Skip any picture you find and retype all the remaining lines exactly.

** START Provided data **

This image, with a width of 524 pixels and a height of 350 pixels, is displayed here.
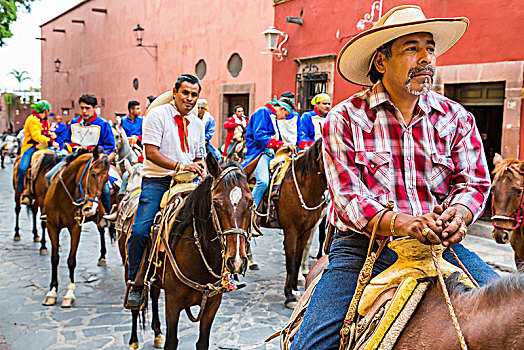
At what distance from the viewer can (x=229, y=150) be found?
38.2 feet

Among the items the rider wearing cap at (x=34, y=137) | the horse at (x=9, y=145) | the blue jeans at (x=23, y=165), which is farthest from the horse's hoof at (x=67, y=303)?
the horse at (x=9, y=145)

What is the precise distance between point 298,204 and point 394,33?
451cm

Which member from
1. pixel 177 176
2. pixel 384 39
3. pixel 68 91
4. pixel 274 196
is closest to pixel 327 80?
pixel 274 196

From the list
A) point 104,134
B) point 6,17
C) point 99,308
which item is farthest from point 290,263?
point 6,17

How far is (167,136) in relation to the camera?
4371 mm

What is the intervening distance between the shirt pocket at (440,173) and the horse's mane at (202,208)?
1.68m

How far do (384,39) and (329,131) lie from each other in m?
0.47

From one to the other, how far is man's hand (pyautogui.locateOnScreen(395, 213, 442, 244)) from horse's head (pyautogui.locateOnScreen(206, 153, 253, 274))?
5.79ft

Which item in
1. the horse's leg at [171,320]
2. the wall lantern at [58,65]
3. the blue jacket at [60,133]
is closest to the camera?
the horse's leg at [171,320]

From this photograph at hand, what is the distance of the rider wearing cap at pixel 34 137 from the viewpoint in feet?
31.2

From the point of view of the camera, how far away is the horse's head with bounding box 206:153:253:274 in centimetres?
346

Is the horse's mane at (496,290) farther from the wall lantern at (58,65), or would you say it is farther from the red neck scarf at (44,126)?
the wall lantern at (58,65)

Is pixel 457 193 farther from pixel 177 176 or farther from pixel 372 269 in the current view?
pixel 177 176

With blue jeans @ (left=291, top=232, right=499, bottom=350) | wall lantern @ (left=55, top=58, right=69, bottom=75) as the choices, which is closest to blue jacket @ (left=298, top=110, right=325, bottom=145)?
blue jeans @ (left=291, top=232, right=499, bottom=350)
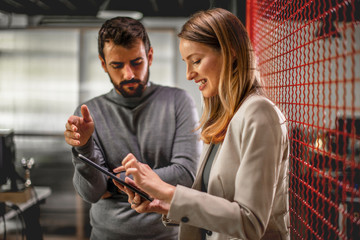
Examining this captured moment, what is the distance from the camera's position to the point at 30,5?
6.04m

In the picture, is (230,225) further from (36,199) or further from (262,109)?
(36,199)

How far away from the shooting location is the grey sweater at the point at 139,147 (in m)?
1.39

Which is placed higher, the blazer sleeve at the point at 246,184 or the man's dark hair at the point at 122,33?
the man's dark hair at the point at 122,33

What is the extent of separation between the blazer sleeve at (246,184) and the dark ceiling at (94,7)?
515 centimetres

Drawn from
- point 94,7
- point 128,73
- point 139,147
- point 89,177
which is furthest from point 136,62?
Answer: point 94,7

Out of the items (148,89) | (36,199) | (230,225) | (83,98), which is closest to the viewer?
(230,225)

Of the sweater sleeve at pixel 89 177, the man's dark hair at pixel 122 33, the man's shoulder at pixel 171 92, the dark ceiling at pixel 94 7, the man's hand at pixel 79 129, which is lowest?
the sweater sleeve at pixel 89 177

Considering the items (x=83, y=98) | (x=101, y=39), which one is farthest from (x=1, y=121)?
(x=101, y=39)

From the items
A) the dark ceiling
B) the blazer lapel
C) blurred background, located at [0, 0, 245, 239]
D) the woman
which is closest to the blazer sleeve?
the woman

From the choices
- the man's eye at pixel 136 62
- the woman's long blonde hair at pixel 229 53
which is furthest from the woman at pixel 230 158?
the man's eye at pixel 136 62

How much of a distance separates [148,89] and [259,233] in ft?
3.02

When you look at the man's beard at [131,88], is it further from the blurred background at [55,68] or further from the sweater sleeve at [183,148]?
the blurred background at [55,68]

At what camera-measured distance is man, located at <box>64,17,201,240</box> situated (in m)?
1.41

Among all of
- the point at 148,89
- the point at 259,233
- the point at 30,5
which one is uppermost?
the point at 30,5
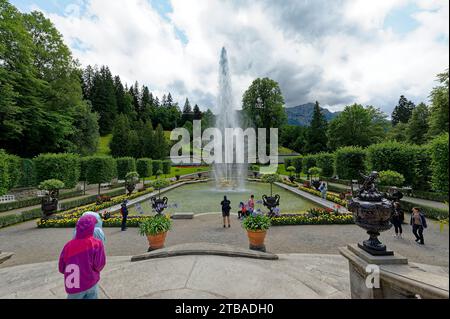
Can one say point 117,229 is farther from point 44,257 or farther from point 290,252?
point 290,252

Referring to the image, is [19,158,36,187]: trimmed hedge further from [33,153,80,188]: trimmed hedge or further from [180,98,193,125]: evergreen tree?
[180,98,193,125]: evergreen tree

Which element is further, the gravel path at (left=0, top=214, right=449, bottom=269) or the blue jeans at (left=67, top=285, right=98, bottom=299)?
the gravel path at (left=0, top=214, right=449, bottom=269)

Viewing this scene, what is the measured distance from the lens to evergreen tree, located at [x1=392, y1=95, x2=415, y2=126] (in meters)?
67.9

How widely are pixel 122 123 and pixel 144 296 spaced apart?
67.7 metres

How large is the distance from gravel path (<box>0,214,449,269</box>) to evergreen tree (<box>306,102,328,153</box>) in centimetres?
6447

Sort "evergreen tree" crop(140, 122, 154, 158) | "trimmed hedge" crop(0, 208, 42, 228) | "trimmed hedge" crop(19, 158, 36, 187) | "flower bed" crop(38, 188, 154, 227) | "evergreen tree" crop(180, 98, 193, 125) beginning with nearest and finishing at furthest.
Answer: "trimmed hedge" crop(0, 208, 42, 228) → "flower bed" crop(38, 188, 154, 227) → "trimmed hedge" crop(19, 158, 36, 187) → "evergreen tree" crop(140, 122, 154, 158) → "evergreen tree" crop(180, 98, 193, 125)

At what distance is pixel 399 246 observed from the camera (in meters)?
8.93

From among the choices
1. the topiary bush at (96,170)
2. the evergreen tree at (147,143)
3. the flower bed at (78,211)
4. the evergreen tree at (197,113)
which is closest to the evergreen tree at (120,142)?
the evergreen tree at (147,143)

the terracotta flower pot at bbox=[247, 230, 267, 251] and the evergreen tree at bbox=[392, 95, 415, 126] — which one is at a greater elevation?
the evergreen tree at bbox=[392, 95, 415, 126]

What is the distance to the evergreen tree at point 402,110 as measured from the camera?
223ft

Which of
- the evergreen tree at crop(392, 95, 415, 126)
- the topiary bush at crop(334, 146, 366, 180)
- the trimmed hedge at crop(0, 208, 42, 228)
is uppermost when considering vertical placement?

** END Provided data **

### Problem solution:
This image, with a width of 524 pixels and a height of 350 pixels, is displayed here.
At what distance from the viewer can (x=229, y=150) be found?
38.2 feet

Among the items the rider wearing cap at (x=34, y=137) | the horse at (x=9, y=145) | the blue jeans at (x=23, y=165), which is farthest from the horse's hoof at (x=67, y=303)?
the horse at (x=9, y=145)

What is the precise distance between point 298,204 and point 394,33?
451cm

Which member from
1. pixel 177 176
2. pixel 384 39
3. pixel 68 91
4. pixel 274 196
is closest to pixel 327 80?
pixel 274 196

From the list
A) point 104,134
B) point 6,17
C) point 99,308
which item is farthest from point 290,263?
point 6,17

How far is (167,136) in relation to the camera?
4371 mm

What is the intervening distance between the shirt pocket at (440,173) and the horse's mane at (202,208)?
1.68m

How far do (384,39) and (329,131) lie from each other in m?
0.47

From one to the other, how far is man's hand (pyautogui.locateOnScreen(395, 213, 442, 244)) from horse's head (pyautogui.locateOnScreen(206, 153, 253, 274))?
5.79ft

Which item in
1. the horse's leg at [171,320]
2. the wall lantern at [58,65]
3. the blue jacket at [60,133]
is closest to the camera?
the horse's leg at [171,320]

From this photograph at hand, what is the distance of the rider wearing cap at pixel 34 137 from the viewpoint in feet?
31.2

From the point of view of the camera, how far away is the horse's head with bounding box 206:153:253:274 in centimetres?
346

Is the horse's mane at (496,290) farther from the wall lantern at (58,65), or would you say it is farther from the red neck scarf at (44,126)?
the wall lantern at (58,65)

Is pixel 457 193 farther from pixel 177 176 or farther from pixel 372 269 in the current view?
pixel 177 176

With blue jeans @ (left=291, top=232, right=499, bottom=350) | wall lantern @ (left=55, top=58, right=69, bottom=75) as the choices, which is closest to blue jacket @ (left=298, top=110, right=325, bottom=145)?
blue jeans @ (left=291, top=232, right=499, bottom=350)
Examining this captured moment, what is the distance from the camera's position to the point at 30,5?
6.04m

In the picture, is (230,225) further from (36,199) or further from (262,109)?
(36,199)

How far away from the shooting location is the grey sweater at the point at 139,147 (in m)?
1.39

Which is placed higher, the blazer sleeve at the point at 246,184 or the man's dark hair at the point at 122,33?
the man's dark hair at the point at 122,33

What is the extent of separation between the blazer sleeve at (246,184) and the dark ceiling at (94,7)?
515 centimetres

Drawn from
- point 94,7
- point 128,73
- point 139,147
- point 89,177
which is furthest from point 136,62?
Answer: point 94,7

Out of the items (148,89) | (36,199) | (230,225) | (83,98), which is closest to the viewer?
(230,225)

Of the sweater sleeve at pixel 89 177, the man's dark hair at pixel 122 33, the man's shoulder at pixel 171 92, the dark ceiling at pixel 94 7, the man's hand at pixel 79 129, which is lowest?
the sweater sleeve at pixel 89 177

Considering the items (x=83, y=98) | (x=101, y=39), which one is farthest from (x=1, y=121)?
(x=101, y=39)

From the items
A) the dark ceiling
B) the blazer lapel
C) blurred background, located at [0, 0, 245, 239]
D) the woman
which is closest to the blazer sleeve?
the woman

From the choices
- the man's eye at pixel 136 62
- the woman's long blonde hair at pixel 229 53
which is furthest from the woman at pixel 230 158?
the man's eye at pixel 136 62

How much of a distance separates [148,89] and [259,233] in ft?
3.02

When you look at the man's beard at [131,88], is it further from the blurred background at [55,68] or further from the sweater sleeve at [183,148]?
the blurred background at [55,68]

At what camera-measured distance is man, located at <box>64,17,201,240</box> situated (in m)?
1.41

Among all of
- the point at 148,89
- the point at 259,233
- the point at 30,5
which one is uppermost?
the point at 30,5
Can one say point 117,229 is farther from point 44,257 or farther from point 290,252?
point 290,252

Referring to the image, is [19,158,36,187]: trimmed hedge further from [33,153,80,188]: trimmed hedge or further from [180,98,193,125]: evergreen tree?
[180,98,193,125]: evergreen tree

Which element is further, the gravel path at (left=0, top=214, right=449, bottom=269) or the blue jeans at (left=67, top=285, right=98, bottom=299)?
the gravel path at (left=0, top=214, right=449, bottom=269)

Viewing this scene, what is the measured distance from the lens to evergreen tree, located at [x1=392, y1=95, x2=415, y2=126] (in meters)?
67.9

How widely are pixel 122 123 and pixel 144 296 spaced apart?
67.7 metres

How large is the distance from gravel path (<box>0,214,449,269</box>) to evergreen tree (<box>306,102,328,153</box>) in centimetres?
6447

Sort "evergreen tree" crop(140, 122, 154, 158) | "trimmed hedge" crop(0, 208, 42, 228) | "trimmed hedge" crop(19, 158, 36, 187) | "flower bed" crop(38, 188, 154, 227) | "evergreen tree" crop(180, 98, 193, 125) beginning with nearest and finishing at furthest.
Answer: "trimmed hedge" crop(0, 208, 42, 228) → "flower bed" crop(38, 188, 154, 227) → "trimmed hedge" crop(19, 158, 36, 187) → "evergreen tree" crop(140, 122, 154, 158) → "evergreen tree" crop(180, 98, 193, 125)

At what distance is pixel 399 246 observed from the camera (in meters)?
8.93

From among the choices
1. the topiary bush at (96,170)
2. the evergreen tree at (147,143)
3. the flower bed at (78,211)
4. the evergreen tree at (197,113)
which is closest to the evergreen tree at (120,142)?
the evergreen tree at (147,143)

the terracotta flower pot at bbox=[247, 230, 267, 251] and the evergreen tree at bbox=[392, 95, 415, 126] — which one is at a greater elevation?
the evergreen tree at bbox=[392, 95, 415, 126]

What is the distance to the evergreen tree at point 402,110 as measured from the camera?
223ft

Which of
- the evergreen tree at crop(392, 95, 415, 126)
- the topiary bush at crop(334, 146, 366, 180)
- the trimmed hedge at crop(0, 208, 42, 228)
is uppermost when considering vertical placement?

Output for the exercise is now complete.